No. 70 – Oklahoma Sooners
- Position: Offensive lineman

Personal information
- Born: 2007 (age 18–19)
- Listed height: 6 ft 5 in (1.96 m)
- Listed weight: 322 lb (146 kg)

= Ryan Fodje =

American football player (born 2007)

Ryan Fodje (born c. 2007) is an American college football offensive lineman for the Oklahoma Sooners. A consensus four-star recruit from high school, he is noted for his rapid development in the sport, which he began playing only upon entering high school.

==Early life and high school career==
Fodje grew up in Cypress, Texas, and attended Bridgeland High School (Bridgeland HS). He is a latecomer to the sport of football, stating he "didn't even know what football was" when he started playing as a freshman. He spent countless hours learning the game and quickly developed into one of the top offensive line prospects in the nation.

During his junior season (2023), he was a first-team selection for District 16-6A, helping lead Bridgeland High School to a 9–2 record and an appearance in the Texas 6A D-I playoffs. He also competed in track and field for Bridgeland, where he throws the shot put, with a recorded mark of 45 feet, 5.75 inches (13.86 m).

* **Dataset rows**:
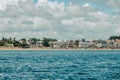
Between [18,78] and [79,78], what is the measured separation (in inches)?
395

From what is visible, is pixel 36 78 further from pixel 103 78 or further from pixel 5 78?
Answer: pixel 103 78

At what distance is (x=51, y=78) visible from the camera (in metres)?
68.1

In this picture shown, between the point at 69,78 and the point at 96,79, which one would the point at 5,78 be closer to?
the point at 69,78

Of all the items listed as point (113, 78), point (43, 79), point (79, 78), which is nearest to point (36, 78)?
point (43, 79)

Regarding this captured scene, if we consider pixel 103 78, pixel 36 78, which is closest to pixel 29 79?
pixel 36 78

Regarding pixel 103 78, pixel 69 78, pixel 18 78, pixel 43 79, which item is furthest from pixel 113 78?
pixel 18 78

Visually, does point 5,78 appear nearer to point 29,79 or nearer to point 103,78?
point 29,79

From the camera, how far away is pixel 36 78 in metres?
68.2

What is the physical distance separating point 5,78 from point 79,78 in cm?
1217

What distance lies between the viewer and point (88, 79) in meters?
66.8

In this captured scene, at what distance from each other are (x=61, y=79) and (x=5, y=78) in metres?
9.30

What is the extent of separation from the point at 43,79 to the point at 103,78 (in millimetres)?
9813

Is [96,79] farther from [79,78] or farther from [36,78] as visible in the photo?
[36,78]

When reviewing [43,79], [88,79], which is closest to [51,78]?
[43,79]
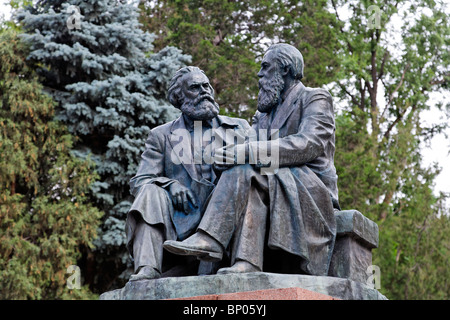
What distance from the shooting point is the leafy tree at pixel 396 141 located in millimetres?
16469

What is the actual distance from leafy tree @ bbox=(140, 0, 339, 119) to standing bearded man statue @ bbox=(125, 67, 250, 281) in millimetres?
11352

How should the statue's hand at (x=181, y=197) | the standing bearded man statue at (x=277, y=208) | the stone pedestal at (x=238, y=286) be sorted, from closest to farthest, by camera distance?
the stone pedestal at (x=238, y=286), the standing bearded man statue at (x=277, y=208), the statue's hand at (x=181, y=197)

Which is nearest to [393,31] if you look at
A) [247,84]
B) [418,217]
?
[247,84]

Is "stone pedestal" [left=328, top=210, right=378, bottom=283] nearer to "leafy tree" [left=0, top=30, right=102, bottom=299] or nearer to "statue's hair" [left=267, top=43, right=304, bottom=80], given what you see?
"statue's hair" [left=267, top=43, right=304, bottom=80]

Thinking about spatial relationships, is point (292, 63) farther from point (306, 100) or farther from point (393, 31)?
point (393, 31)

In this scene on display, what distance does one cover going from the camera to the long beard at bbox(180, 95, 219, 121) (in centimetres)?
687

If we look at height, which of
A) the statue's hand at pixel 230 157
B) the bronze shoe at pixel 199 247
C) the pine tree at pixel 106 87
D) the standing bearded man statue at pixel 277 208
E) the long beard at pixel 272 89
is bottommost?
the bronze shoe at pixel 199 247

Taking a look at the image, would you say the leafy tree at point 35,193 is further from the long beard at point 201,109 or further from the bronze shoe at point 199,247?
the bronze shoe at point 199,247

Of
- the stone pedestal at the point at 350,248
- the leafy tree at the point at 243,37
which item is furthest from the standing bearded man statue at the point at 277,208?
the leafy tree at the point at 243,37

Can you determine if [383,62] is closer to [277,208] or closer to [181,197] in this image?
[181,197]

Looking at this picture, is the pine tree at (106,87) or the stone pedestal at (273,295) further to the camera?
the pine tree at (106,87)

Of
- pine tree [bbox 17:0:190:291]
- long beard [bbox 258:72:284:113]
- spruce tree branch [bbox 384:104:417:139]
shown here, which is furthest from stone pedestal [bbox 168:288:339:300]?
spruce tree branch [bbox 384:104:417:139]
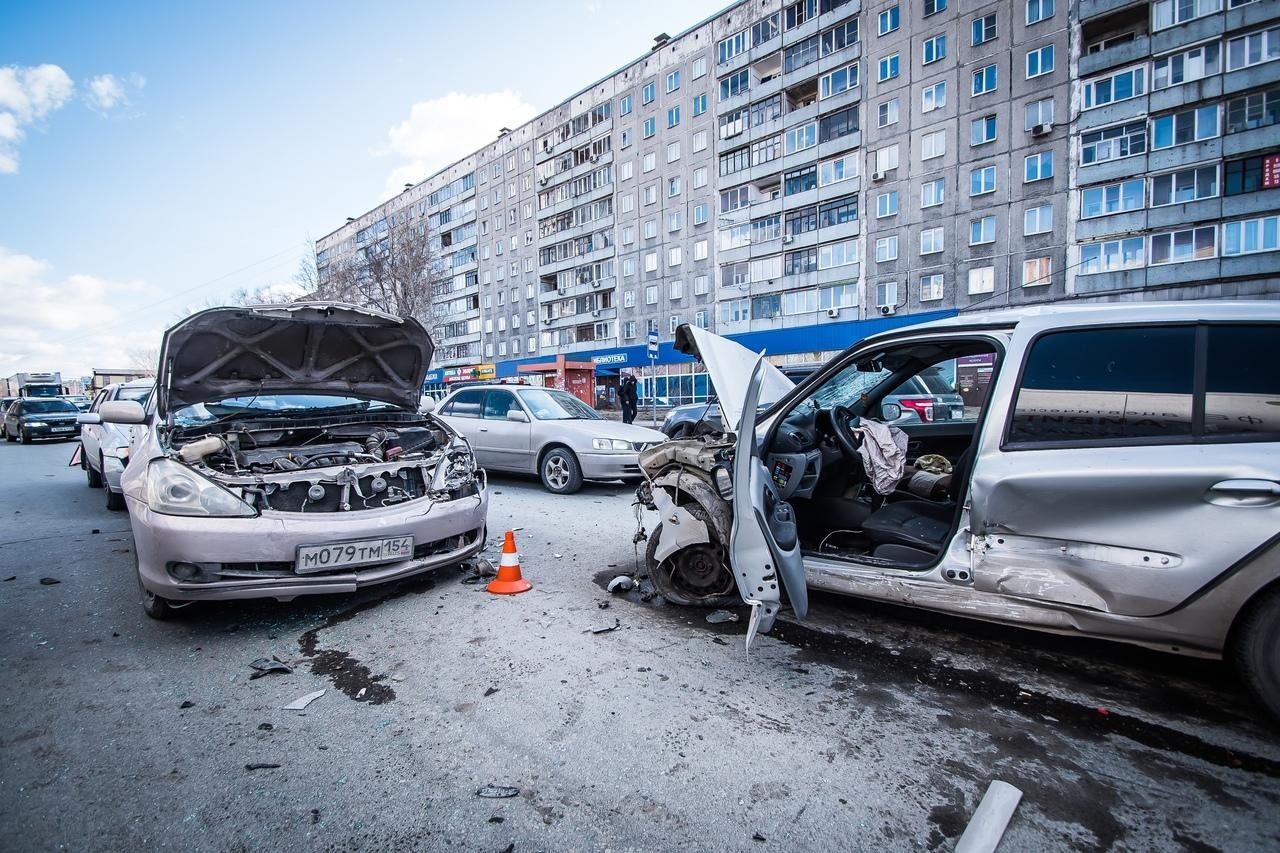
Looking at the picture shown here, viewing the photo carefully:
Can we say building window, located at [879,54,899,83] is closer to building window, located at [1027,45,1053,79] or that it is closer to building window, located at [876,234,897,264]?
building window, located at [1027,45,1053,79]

* **DIRECTIONS**: Return the passage of the Ryan Fodje article starting with "- Listed weight: 322" and going on through "in the nation.", copied word for word.

* **PROBLEM SOLUTION**:
- Listed weight: 322 lb (146 kg)

= Ryan Fodje =

American football player (born 2007)

Ryan Fodje (born c. 2007) is an American college football offensive lineman for the Oklahoma Sooners. A consensus four-star recruit from high school, he is noted for his rapid development in the sport, which he began playing only upon entering high school.

==Early life and high school career==
Fodje grew up in Cypress, Texas, and attended Bridgeland High School (Bridgeland HS). He is a latecomer to the sport of football, stating he "didn't even know what football was" when he started playing as a freshman. He spent countless hours learning the game and quickly developed into one of the top offensive line prospects in the nation.